Minor graduated and associated with a Dallas firm that she describes as one of the most enjoyable experiences of her life. She pursued her writing interest and penned speeches and position papers for local politicians. Her reputation for pithy statements led to writing speeches for politicians seeking national office. Against the odds, she pursued success in entertainment law, resulting in working as road attorney for some of the most famous pop and rock group’s international live tours of the era. Somewhere along the way, she was noticed by the President of State Bar Association, who asked her to chair its ABA Task Force on Women in the Law. Minor spoke state-wide, challenging the male status quo and those pesky glass ceilings as the state celebrated the 100th anniversary of women being admitted to the bar. On one speaking engagement, the Dean of the Valparaiso Law School enjoyed her speech so much that he dedicated the school’s Seeger Lecture series to Female Firsts. He named Minor Chair, culminating in a joint presentation with retired U.S. Supreme Court Associate Justice Sandra Day O’Connor. Resultantly, the Task Force became the Women’s Section of the State Bar Association and Minor was named a Fellow. They also threw in a monthly column for her to write. Later, the Governor appointed her to the Board of Pharmacy where she served six terms. Minor serves and has chaired multiple of boards and commissions and has a particular interest in the circumstances of aged-out foster children.

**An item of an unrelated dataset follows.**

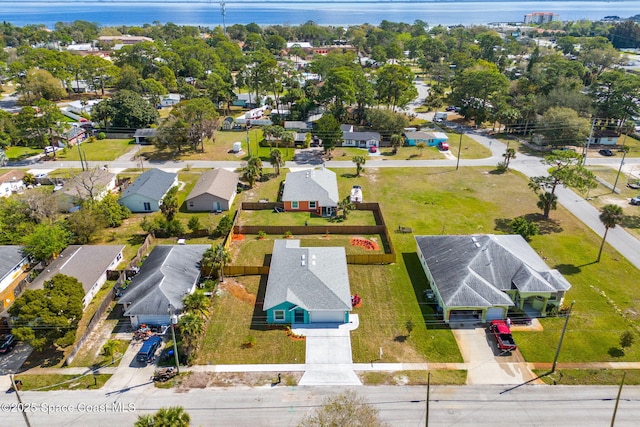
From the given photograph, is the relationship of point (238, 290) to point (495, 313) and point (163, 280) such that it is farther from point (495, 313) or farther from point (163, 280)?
point (495, 313)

Somewhere along the way she got married and wrote her debut novel TRICKED which received great reviews and became a national book club selection. After an invitation into a Yale University Screenwriting Program, she wrote a short story EXTRADITION that was included in NOT SO FAST: THE SOUTHERN ANTHOLOGY OF FICTION AND HUMOR and became her first screenplay and produced short. Her screenplays Ironmen of ’99 and Piranha Rising are in development; EXCHANGE ANGEL, YELLOW ROSE and LOVE APP are announced. Her screenplay WINONA has garnered several national screenwriting awards. She produced THE MARK, currently in post production on six statewide commercials. Minor taught Communication Law & Ethics at Tennessee State University. She taught public speaking as a Certified Professional Life Coach and is a partner with the law firm McDowell Minor where she practices entertainment law and is admitted to practice law in Indiana, Tennessee and Georgia.